=== Data provided ===
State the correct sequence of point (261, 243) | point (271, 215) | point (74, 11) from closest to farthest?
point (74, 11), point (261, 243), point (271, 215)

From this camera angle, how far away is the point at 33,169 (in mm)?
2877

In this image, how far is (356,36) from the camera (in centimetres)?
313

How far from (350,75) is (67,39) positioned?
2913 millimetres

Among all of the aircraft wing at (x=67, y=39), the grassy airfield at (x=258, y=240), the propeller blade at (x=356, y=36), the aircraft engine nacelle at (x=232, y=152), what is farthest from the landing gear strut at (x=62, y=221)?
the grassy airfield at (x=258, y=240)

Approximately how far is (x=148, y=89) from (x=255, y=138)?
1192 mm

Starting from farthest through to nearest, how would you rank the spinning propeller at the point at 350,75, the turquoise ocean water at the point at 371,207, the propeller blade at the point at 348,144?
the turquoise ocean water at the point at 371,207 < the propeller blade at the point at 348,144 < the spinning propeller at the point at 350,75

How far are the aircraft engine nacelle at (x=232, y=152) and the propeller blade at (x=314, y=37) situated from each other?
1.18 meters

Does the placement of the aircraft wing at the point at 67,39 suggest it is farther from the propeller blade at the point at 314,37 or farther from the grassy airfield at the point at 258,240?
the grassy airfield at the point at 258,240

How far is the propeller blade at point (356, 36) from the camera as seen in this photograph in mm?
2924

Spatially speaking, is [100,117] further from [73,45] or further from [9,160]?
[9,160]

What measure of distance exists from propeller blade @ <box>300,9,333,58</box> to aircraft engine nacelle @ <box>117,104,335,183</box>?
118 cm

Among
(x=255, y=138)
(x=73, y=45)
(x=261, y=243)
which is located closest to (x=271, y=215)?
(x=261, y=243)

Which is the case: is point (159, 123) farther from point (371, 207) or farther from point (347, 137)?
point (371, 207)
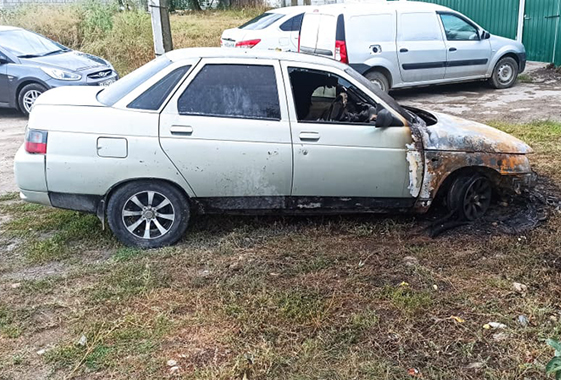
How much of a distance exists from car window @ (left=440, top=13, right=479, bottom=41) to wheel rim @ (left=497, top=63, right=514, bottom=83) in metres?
1.04

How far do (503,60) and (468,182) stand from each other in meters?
7.91

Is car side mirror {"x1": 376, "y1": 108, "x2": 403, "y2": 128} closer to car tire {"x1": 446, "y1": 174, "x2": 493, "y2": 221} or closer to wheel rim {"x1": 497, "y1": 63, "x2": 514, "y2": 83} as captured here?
car tire {"x1": 446, "y1": 174, "x2": 493, "y2": 221}

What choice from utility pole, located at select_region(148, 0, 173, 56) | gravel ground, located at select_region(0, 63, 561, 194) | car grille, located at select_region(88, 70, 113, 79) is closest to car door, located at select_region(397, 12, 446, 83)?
gravel ground, located at select_region(0, 63, 561, 194)

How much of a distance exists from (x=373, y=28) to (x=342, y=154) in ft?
21.2

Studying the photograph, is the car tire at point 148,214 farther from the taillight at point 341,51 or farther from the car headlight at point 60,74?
the car headlight at point 60,74

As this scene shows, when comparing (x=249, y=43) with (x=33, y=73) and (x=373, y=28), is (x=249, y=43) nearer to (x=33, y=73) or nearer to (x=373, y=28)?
(x=373, y=28)

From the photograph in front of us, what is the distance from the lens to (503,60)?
12.1 metres

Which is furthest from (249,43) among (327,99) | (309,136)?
(309,136)

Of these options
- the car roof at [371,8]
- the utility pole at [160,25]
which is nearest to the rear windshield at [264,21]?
the car roof at [371,8]

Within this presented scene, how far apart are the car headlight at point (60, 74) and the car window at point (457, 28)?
7188 millimetres

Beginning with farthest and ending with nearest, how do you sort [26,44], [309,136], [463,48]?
1. [463,48]
2. [26,44]
3. [309,136]

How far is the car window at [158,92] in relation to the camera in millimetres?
4754

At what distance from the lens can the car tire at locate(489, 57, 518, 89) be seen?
1210 centimetres

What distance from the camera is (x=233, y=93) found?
4879 millimetres
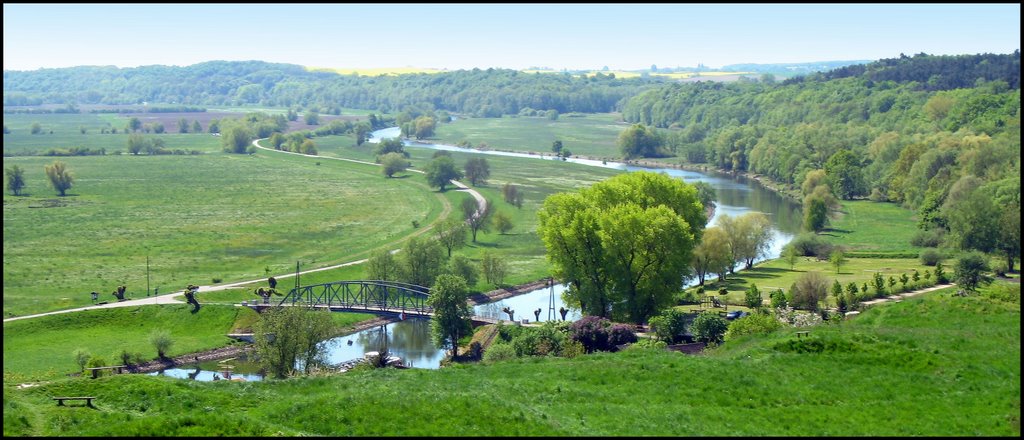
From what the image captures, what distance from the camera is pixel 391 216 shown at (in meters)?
104

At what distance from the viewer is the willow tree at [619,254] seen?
183ft

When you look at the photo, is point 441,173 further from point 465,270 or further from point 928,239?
point 928,239

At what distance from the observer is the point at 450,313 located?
55469 mm

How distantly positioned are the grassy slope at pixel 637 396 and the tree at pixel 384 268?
33.9m

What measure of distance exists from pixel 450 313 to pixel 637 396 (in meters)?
26.1

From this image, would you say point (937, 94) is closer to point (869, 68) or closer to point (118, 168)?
point (869, 68)

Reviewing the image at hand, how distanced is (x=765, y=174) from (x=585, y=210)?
85.8m

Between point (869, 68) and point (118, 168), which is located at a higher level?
point (869, 68)

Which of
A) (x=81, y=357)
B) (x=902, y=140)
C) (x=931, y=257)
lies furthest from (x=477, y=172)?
(x=81, y=357)

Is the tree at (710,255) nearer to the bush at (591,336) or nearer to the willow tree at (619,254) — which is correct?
the willow tree at (619,254)

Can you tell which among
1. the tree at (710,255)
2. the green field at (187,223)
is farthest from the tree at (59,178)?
the tree at (710,255)

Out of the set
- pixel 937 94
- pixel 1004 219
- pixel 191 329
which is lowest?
pixel 191 329

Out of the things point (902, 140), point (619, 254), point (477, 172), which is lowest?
point (477, 172)

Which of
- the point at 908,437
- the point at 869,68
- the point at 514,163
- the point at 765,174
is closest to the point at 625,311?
the point at 908,437
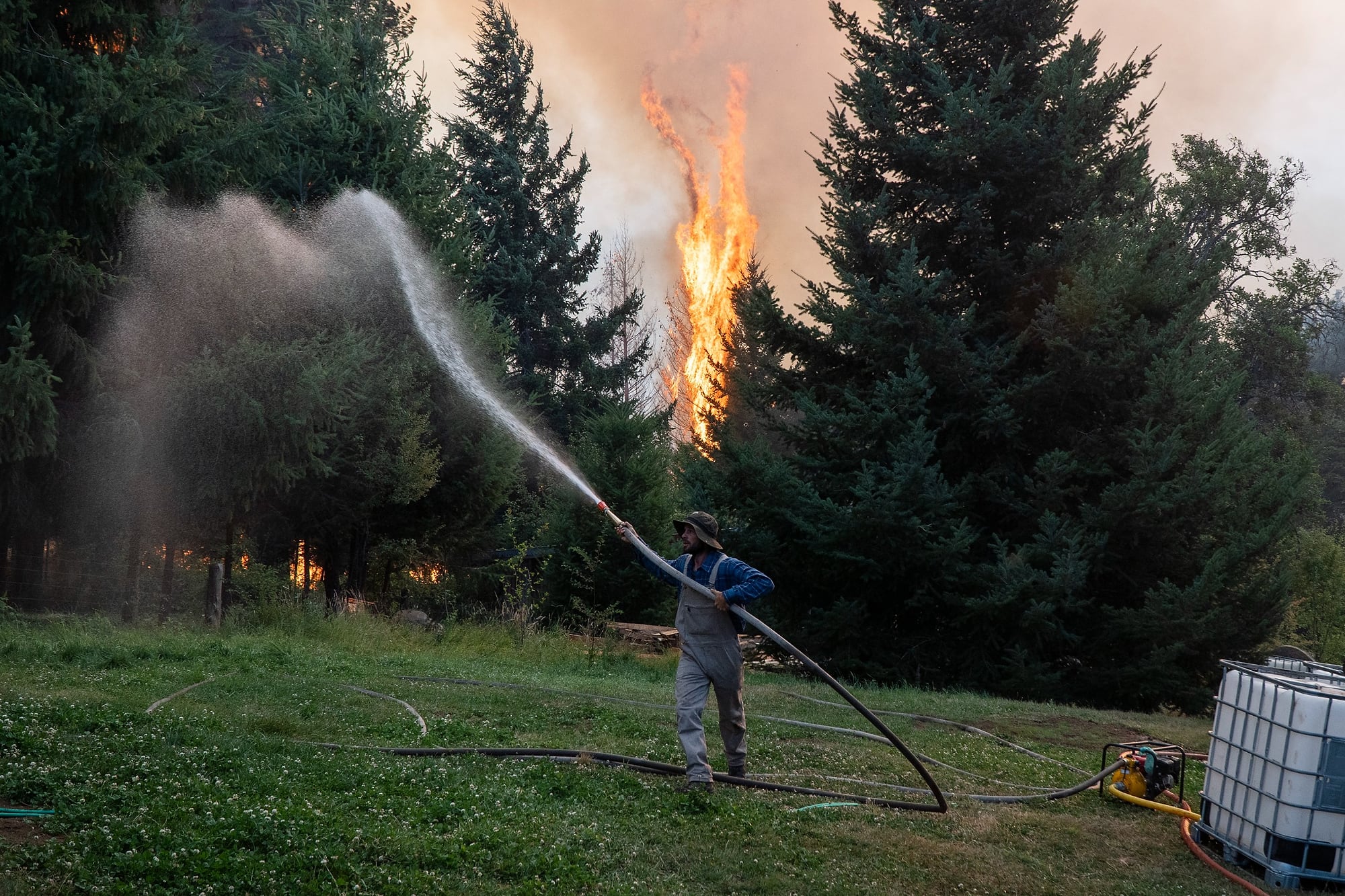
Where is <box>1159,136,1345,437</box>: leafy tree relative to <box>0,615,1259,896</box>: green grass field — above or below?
above

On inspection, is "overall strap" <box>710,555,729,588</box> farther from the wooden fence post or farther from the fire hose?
the wooden fence post

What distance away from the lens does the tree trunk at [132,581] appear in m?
20.0

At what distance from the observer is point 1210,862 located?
7.15m

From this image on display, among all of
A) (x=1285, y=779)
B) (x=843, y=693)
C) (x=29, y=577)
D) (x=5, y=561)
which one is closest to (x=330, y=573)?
(x=29, y=577)

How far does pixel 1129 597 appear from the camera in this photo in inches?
799

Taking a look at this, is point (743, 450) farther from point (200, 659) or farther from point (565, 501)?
point (200, 659)

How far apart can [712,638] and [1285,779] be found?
4.04 metres

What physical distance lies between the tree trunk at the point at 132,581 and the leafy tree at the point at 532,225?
20.1 m

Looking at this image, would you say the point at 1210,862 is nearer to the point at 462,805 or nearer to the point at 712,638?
the point at 712,638

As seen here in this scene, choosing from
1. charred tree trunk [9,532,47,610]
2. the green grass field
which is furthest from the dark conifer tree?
charred tree trunk [9,532,47,610]

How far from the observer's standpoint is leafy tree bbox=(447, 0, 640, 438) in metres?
40.3

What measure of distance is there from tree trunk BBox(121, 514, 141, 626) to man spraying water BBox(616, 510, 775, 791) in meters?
15.4

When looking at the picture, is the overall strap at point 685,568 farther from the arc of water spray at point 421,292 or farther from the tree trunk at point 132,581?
the tree trunk at point 132,581

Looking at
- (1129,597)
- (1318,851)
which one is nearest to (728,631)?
(1318,851)
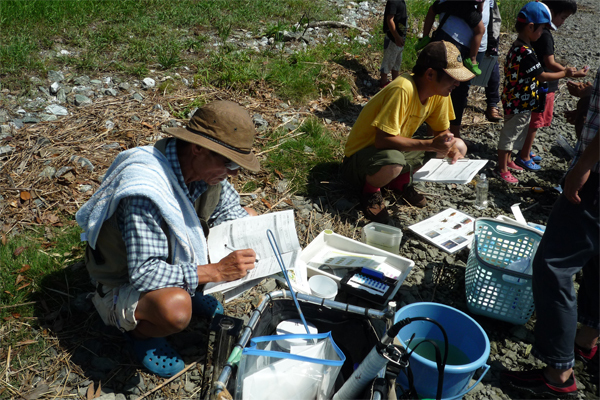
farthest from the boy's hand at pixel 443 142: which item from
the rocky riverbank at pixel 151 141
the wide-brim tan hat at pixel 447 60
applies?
the rocky riverbank at pixel 151 141

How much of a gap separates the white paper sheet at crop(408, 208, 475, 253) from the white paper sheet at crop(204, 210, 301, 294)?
59.1 inches

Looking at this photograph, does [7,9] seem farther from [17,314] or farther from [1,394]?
[1,394]

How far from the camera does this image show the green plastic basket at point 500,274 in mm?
3076

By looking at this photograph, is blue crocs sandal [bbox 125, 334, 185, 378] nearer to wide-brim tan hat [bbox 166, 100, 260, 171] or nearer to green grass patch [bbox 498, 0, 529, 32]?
wide-brim tan hat [bbox 166, 100, 260, 171]

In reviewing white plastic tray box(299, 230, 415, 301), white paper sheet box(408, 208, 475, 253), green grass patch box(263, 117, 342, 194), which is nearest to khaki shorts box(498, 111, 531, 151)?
white paper sheet box(408, 208, 475, 253)

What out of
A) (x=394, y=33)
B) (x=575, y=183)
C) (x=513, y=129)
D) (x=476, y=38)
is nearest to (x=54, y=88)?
(x=394, y=33)

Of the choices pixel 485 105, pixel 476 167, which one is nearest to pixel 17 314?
pixel 476 167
===
Arrange the lines as a JSON list of strings, one string per line and no blank lines, starting at the line that contains "Where is <box>1159,136,1345,437</box>: leafy" and ending at the line that contains "4.04 metres".

[
  "Where is <box>1159,136,1345,437</box>: leafy tree relative to <box>0,615,1259,896</box>: green grass field — above or below?",
  "above",
  "On inspection, is \"overall strap\" <box>710,555,729,588</box> farther from the wooden fence post or farther from the fire hose?",
  "the wooden fence post",
  "What distance away from the lens does the tree trunk at [132,581] appear in m?",
  "20.0",
  "At what distance from the observer is point 1210,862 located?",
  "7.15m",
  "From this image on display, among all of",
  "A) (x=1285, y=779)",
  "B) (x=843, y=693)",
  "C) (x=29, y=577)",
  "D) (x=5, y=561)",
  "which one is closest to (x=330, y=573)?",
  "(x=29, y=577)",
  "How far does pixel 1129 597 appear from the camera in this photo in inches?",
  "799",
  "Taking a look at this, is point (743, 450) farther from point (200, 659) or farther from point (565, 501)?",
  "point (200, 659)",
  "How far apart can [712,638] and [1285,779] be found?",
  "4.04 metres"
]